「世界で最も危険な道路」が崩落してしまった… 経済への影響「計り知れない」 地震でさらに危険さを増す 台湾

「完全復旧まで5年…」花蓮地震の大きな影響

 しかし2024年4月3日、「100年に一度」とも言われるマグニチュード7.2の花蓮地震が発生。この地震での18名の死者のうち3名は「中部横貫公路」上の太魯閣国家公園での巨大な落石によるものでした。一時は「中部横貫公路」沿いで取り残されてしまった観光客なども多くいました。

 地震発生からしばらく経過して、同公路はいくつものエリアで道路の崩落、土石流などによる封鎖が起きていたことも明らかにされました。このため台湾政府は「『中部横貫公路』の完全復旧まで、最低でも5年以上がかかるだろう」と発表。西部と東部を結ぶ「中央部唯一の主要道路(省道)」は長期間にわたり寸断されることとなりました。

________

• 設定課題 1: エントリの冒頭から「[[427, 258, 456, 270], [236, 265, 254, 270]]」を含む行までを、両端も含めて一字一句変えずに引用せよ。
この本文とエントリは互いに無関係である。

• 出典エントリ:
________

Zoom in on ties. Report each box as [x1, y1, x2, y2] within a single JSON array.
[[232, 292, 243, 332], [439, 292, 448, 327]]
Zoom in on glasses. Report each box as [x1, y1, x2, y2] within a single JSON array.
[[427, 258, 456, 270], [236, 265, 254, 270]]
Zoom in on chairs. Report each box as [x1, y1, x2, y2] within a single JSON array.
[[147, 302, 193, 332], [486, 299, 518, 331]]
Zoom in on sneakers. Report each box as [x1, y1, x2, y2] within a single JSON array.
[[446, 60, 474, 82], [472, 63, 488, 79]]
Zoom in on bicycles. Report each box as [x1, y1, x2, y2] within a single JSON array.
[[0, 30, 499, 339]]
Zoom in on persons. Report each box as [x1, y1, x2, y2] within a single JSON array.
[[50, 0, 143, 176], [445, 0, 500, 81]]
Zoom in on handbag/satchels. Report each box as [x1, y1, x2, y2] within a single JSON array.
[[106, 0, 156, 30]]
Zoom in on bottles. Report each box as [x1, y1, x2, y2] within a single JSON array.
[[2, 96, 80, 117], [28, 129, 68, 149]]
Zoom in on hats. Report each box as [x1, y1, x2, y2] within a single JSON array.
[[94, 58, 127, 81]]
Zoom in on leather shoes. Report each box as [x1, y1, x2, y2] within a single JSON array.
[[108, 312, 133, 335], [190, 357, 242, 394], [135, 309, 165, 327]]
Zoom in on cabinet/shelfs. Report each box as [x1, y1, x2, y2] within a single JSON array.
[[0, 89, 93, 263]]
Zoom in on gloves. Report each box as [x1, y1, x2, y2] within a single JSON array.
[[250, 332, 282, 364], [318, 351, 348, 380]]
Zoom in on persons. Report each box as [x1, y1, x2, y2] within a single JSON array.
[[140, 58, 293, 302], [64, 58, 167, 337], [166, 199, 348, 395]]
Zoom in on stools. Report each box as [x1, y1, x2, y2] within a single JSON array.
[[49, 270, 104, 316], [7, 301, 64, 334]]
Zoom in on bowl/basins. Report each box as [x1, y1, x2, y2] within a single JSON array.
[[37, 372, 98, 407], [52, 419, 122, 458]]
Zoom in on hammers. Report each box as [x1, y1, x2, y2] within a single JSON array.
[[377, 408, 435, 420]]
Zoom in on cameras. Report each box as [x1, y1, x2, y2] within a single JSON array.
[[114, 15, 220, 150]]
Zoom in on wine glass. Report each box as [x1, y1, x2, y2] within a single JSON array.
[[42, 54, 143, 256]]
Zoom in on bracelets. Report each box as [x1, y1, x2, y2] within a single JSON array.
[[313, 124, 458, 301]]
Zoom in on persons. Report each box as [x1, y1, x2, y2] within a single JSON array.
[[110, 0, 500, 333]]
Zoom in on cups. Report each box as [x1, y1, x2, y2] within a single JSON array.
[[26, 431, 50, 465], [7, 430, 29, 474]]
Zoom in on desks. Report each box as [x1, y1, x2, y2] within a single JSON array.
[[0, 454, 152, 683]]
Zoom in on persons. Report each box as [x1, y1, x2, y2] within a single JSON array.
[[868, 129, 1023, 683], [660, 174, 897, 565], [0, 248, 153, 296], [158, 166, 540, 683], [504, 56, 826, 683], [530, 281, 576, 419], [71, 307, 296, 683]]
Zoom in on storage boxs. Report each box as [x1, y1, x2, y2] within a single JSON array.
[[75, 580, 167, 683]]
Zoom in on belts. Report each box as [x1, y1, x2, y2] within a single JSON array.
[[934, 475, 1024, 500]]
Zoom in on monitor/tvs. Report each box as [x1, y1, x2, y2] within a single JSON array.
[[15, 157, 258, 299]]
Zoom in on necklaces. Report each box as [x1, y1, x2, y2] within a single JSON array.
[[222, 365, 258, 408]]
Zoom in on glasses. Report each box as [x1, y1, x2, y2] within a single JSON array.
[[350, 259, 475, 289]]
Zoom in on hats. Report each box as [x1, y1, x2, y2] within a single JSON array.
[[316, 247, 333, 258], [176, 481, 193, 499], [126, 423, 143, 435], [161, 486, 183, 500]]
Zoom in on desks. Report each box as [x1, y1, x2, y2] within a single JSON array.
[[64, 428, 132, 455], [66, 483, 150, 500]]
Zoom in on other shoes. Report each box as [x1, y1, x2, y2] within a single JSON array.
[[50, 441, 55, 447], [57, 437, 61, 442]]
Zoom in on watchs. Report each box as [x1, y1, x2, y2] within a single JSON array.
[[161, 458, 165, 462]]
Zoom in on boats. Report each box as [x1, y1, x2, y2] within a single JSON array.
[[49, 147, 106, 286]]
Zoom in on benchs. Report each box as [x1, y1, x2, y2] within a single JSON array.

________

• 設定課題 2: 提示本文のうち、「地震発生からしばらく経過して」から「寸断されることとなりました。」までを原文のまま書き出せ。

• 完成解答 1:
Zoom in on ties. Report each box as [x1, y1, x2, y2] within a single JSON array.
[[232, 292, 243, 332], [439, 292, 448, 327]]
Zoom in on glasses. Report each box as [x1, y1, x2, y2] within a single JSON array.
[[427, 258, 456, 270], [236, 265, 254, 270]]

• 完成解答 2:
地震発生からしばらく経過して、同公路はいくつものエリアで道路の崩落、土石流などによる封鎖が起きていたことも明らかにされました。このため台湾政府は「『中部横貫公路』の完全復旧まで、最低でも5年以上がかかるだろう」と発表。西部と東部を結ぶ「中央部唯一の主要道路(省道)」は長期間にわたり寸断されることとなりました。